Fixed incomes are usually associated with senior citizens who rely on social security or pension checks that remain constant each month. However, many others live with an income that stays the same from year to year, especially when they don't get bonuses, raises or commissions. At other times, you may find that your income is fixed for a short period of time, such as during a maternity leave or when an illness makes disability checks your form of income.

In all these instances, budgeting, creating a financial plan and cutting back on expenses are ways to make fixed incomes more manageable. Here is some information to keep you on track.


Whether fixed or fluctuating, know exactly how much income you have each month. Surprisingly, many people haven't a clue how much they make, which is why they may have the propensity to live beyond their means. Look at your paycheck, keep abreast of investments and carefully monitor any other incoming funds.

On the flip side, also know how many fixed expenses you have. These include rent, mortgages, utilities, insurance, etc. Once you add up your fixed expenses and deduct them from your income, you'll know just how much you have left for variable expenses, like luxuries, food and so on. You've just created a budget.


Here are some frugal ways to get by:

• Reduce the amount of detergent, toothpaste, shampoo, dishwasher liquid, etc. that you use. You can save a lot by only using how much you need.

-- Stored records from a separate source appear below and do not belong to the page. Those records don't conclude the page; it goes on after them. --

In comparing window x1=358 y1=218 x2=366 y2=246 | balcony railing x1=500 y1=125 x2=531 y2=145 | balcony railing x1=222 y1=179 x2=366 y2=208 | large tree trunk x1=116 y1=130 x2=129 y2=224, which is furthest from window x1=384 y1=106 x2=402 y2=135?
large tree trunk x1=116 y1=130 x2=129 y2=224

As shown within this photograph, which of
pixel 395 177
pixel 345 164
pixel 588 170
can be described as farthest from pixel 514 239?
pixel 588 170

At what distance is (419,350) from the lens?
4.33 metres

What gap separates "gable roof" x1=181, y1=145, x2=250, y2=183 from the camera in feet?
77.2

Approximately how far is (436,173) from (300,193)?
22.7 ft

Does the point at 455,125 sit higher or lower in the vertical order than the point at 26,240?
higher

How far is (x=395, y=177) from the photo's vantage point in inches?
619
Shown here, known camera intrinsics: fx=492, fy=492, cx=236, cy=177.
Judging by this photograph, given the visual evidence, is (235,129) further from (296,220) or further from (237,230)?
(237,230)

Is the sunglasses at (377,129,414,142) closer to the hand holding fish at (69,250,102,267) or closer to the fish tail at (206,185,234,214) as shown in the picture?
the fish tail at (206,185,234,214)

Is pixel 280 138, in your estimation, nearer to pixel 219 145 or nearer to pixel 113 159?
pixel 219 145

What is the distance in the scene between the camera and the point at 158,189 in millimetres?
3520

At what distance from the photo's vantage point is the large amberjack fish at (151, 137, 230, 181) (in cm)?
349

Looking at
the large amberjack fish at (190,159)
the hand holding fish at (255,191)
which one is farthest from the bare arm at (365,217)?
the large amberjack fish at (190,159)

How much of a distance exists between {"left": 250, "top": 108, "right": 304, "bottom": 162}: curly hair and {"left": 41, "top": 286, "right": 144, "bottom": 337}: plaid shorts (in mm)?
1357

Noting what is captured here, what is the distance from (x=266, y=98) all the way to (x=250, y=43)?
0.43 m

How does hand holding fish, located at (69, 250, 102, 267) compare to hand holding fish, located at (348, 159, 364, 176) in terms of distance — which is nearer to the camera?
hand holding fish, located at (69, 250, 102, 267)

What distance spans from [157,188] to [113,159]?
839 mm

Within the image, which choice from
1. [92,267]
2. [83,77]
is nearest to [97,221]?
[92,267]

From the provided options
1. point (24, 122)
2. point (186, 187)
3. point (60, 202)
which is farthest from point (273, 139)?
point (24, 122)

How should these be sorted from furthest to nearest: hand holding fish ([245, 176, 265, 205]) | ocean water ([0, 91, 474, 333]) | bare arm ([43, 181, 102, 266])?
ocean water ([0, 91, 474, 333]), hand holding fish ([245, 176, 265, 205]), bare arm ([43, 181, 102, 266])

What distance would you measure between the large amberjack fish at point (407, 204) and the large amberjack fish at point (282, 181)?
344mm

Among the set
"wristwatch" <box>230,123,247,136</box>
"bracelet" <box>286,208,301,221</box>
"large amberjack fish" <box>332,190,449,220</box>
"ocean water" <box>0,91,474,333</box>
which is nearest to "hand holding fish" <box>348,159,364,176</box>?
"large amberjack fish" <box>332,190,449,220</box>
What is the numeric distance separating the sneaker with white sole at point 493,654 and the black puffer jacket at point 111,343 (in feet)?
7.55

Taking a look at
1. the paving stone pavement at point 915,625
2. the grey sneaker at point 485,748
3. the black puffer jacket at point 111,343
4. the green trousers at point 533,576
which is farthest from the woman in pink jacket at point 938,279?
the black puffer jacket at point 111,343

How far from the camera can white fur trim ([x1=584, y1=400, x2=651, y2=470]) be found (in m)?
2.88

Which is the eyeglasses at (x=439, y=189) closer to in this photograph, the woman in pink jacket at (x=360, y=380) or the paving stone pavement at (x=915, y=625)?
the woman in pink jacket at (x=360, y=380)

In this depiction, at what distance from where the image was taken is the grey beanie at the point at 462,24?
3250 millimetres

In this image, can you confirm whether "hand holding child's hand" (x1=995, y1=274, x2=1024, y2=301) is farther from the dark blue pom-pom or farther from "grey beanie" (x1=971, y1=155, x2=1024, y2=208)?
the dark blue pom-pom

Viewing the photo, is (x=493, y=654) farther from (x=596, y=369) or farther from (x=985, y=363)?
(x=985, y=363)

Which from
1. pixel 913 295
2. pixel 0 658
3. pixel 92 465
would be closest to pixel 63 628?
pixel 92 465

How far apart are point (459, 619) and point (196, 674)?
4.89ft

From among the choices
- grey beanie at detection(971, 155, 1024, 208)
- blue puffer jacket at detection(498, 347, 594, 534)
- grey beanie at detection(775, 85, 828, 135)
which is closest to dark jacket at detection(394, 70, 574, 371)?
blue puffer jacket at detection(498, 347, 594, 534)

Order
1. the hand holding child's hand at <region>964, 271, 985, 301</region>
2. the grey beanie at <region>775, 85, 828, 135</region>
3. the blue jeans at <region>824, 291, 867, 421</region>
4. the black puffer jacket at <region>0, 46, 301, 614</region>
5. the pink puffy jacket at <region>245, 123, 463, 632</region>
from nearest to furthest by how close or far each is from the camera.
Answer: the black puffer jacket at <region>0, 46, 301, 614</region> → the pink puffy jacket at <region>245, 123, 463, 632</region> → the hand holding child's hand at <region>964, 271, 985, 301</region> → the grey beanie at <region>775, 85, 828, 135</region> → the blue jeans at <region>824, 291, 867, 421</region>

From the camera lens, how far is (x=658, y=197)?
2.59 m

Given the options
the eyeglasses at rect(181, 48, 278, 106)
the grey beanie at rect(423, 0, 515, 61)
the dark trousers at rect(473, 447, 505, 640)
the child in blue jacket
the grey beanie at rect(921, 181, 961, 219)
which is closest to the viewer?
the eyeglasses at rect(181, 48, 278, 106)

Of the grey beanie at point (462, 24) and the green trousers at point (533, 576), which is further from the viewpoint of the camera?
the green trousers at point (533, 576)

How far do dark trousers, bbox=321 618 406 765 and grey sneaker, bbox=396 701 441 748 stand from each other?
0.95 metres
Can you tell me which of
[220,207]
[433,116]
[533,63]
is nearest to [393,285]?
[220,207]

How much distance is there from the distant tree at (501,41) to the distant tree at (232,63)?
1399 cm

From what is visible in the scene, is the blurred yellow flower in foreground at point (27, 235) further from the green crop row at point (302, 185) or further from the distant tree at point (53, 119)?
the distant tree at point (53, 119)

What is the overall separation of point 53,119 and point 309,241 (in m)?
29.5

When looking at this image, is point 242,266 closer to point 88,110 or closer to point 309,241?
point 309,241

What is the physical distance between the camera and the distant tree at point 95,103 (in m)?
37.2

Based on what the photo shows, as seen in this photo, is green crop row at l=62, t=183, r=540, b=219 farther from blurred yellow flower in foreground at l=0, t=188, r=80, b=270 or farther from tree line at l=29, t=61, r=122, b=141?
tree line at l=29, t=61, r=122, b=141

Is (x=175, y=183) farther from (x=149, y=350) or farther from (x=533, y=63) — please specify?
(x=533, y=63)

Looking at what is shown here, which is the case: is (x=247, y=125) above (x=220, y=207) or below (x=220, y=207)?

• Buy generic whenever possible. Many grocery items (like potato chips and seltzer) are manufactured by one company and then packaged with a brand name or generic wrapper. They're the same, but since you're not paying extra for advertising, the generic is cheaper. Also, let your physician know you'd like generic options for prescription drugs.

• Bulk buying and coupon clipping may seem like a good idea, but make sure you are actually getting a bargain and will use the product.

• Rely on the local library for magazines, newspapers, CDs and DVD rentals. This way, you won't have the added expense of subscriptions but can still keep abreast of the latest flicks, music, news and other information.

• Shop around for deals. Sometimes the best deals are just waiting to be found. This includes airplane tickets, hotel rooms, clothing and appliances, among other items.

• Take care of your big-ticket items. Make sure your appliances and vehicles are in top shape. An unexpected repair can be costly enough to blow a hole in any budget. Take advantage of periodic servicing to prevent disasters.

• Drive sensibly. Don't risk an accident or an insurance hike due to carelessness.

By following some of these tips, you'll find that it is easy to learn how to live on a fixed income, whether temporary or long-term.